Como se pode perceber, ainda que na agenda atual do campo da comunicação social 
predomine temas como convergência tecnológica, TV e rádio digital, entre outros, 
questões oriundas do século passado – como a concentração de diversos segmentos de 
mídia em escassos setores ou grupos – ainda permeiam a estrutura do sistema de 
comunicação brasileiro, desafiam a Constituição Federal e as legislações do setor e se 
apresentam como um grande empecilho na luta da sociedade organizada pela 
democratização da comunicação e da informação no Brasil. Vale lembrar que sem meios 
de comunicação democráticos e plurais, tornam-se vazios e falaciosos os discursos da 
liberdade de expressão e da democracia no país. Em suma, existem dados mais que 
suficientes para afirmar que a prática do oligopólio nos meios de comunicação em terras 
brasileiras se configura em uma realidade das mais preocupantes, e que demanda da 
sociedade civil organizada e dos poderes constituídos ações no sentido de conceder um 
caráter verdadeiramente democrático e plural ao setor em sua totalidade. E a realização de 
uma Conferência Nacional de Comunicação ampla, participativa e democrática pode ser 
um importante passo para a conquista de tais objetivos. 
Vilson Vieira Jr.
Jornalista
Referências
01- LIMA, Venício A. de. Comunicações no Brasil: novos e velhos atores. In: Mídia: Teoria e Política. 2. 

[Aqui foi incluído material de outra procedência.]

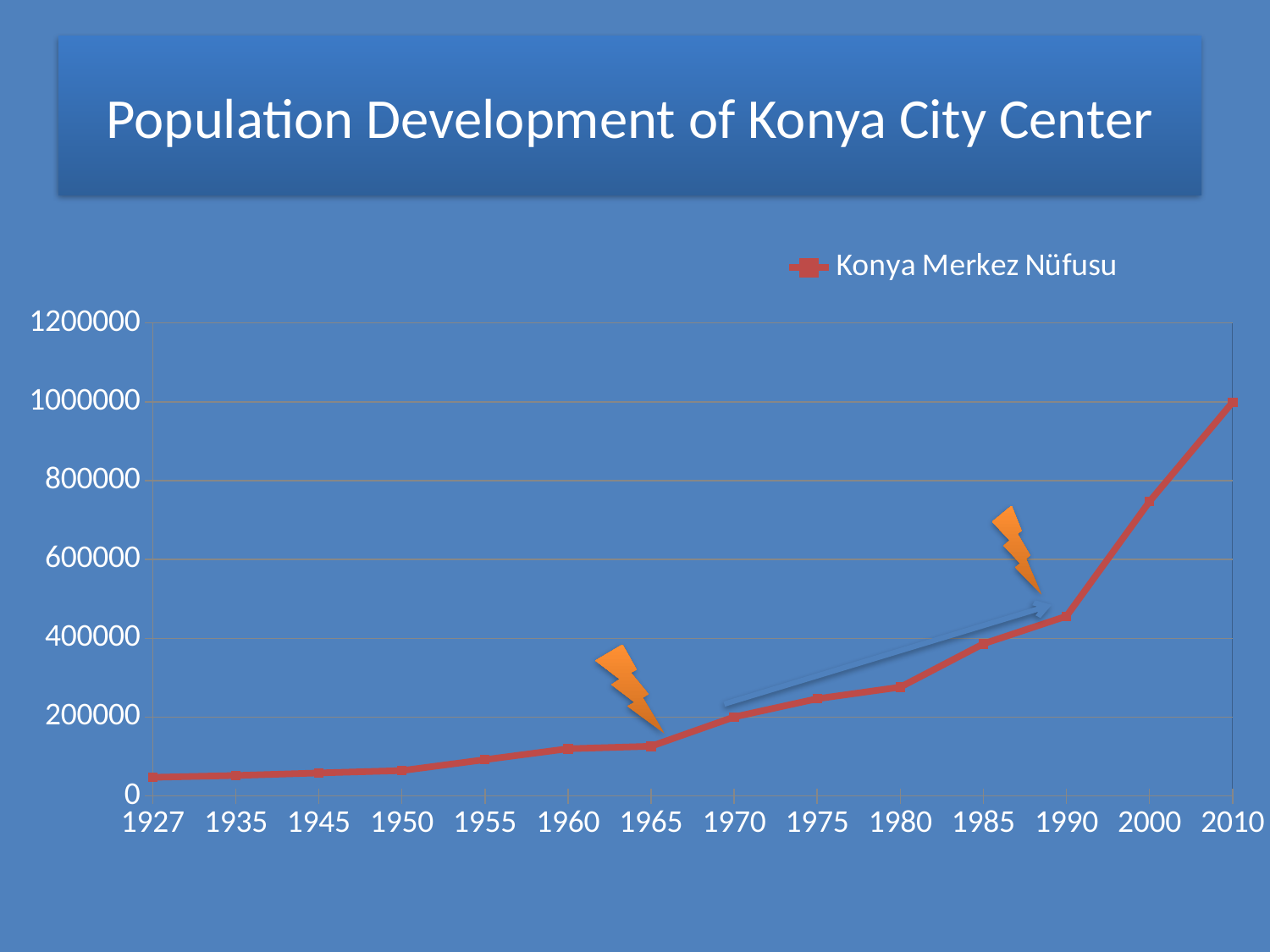
Is the value for 1960 greater or less than 200000? less Is the value for 1990 greater or less than 400000? greater Do the population values generally rise or fall from 1927 to 2010? Rise What series name does the legend show? Konya Merkez Nüfusu How many years are plotted along the x axis? 14 Which year has the larger population value, 1990 or 2000? 2000 Is the value for 1980 greater or less than 400000? less What kind of chart is shown on the slide? Line chart Which year has the highest population value? 2010 How many series does the legend list? 1 What is the title of the slide's chart? Population Development of Konya City Center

ed. São Paulo: Editora Fundação Perseu Abramo, 2004, p. 91- 115.
02- ______. Mídia no Brasil: Concentrada e Internacionalizada. In: Mídia: Crise política e poder no 
Brasil. São Paulo: Editora Fundação Perseu Abramo, 2006, p. 93- 117.
03- HERZ, Daniel. Quem são os donos da mídia no Brasil. Entrevista a Luiz Egypto. Disponível em: 
<http://observatorio.ultimosegundo.ig.com.br/cadernos/cid240420021.htm>. 
04- PITTHAN, Júlia. Pobreza alimenta concentração nas comunicações brasileiras. Disponível em: 
<http://www.fndc.org.br/internas.php?p=noticias&cont_key=54610>. 
05- PROJETO Donos da Mídia. Disponível em: <http://www.fndc.org.br/arquivos/donosdamidia.pdf>.
06- REDES privadas controlam 80% das emissoras de TV. Disponível em: 
<http://observatorio.ultimosegundo.ig.com.br/artigos.asp?cod=339IPB002>.
07- Informações sobre os jornais de maior tiragem do Brasil de 2001 a 2005 
<http://www.anj.org.br/?q=node/177> e <http://www.anj.org.br/?q=node/13>.
08- Emissoras já fazem experiências com a TV digital.
Disponível em: <http://www2.camara.gov.br/homeagencia/materias.html?pk=110395>
09- Procuradores da República acusam RBS de monopólio ilegal.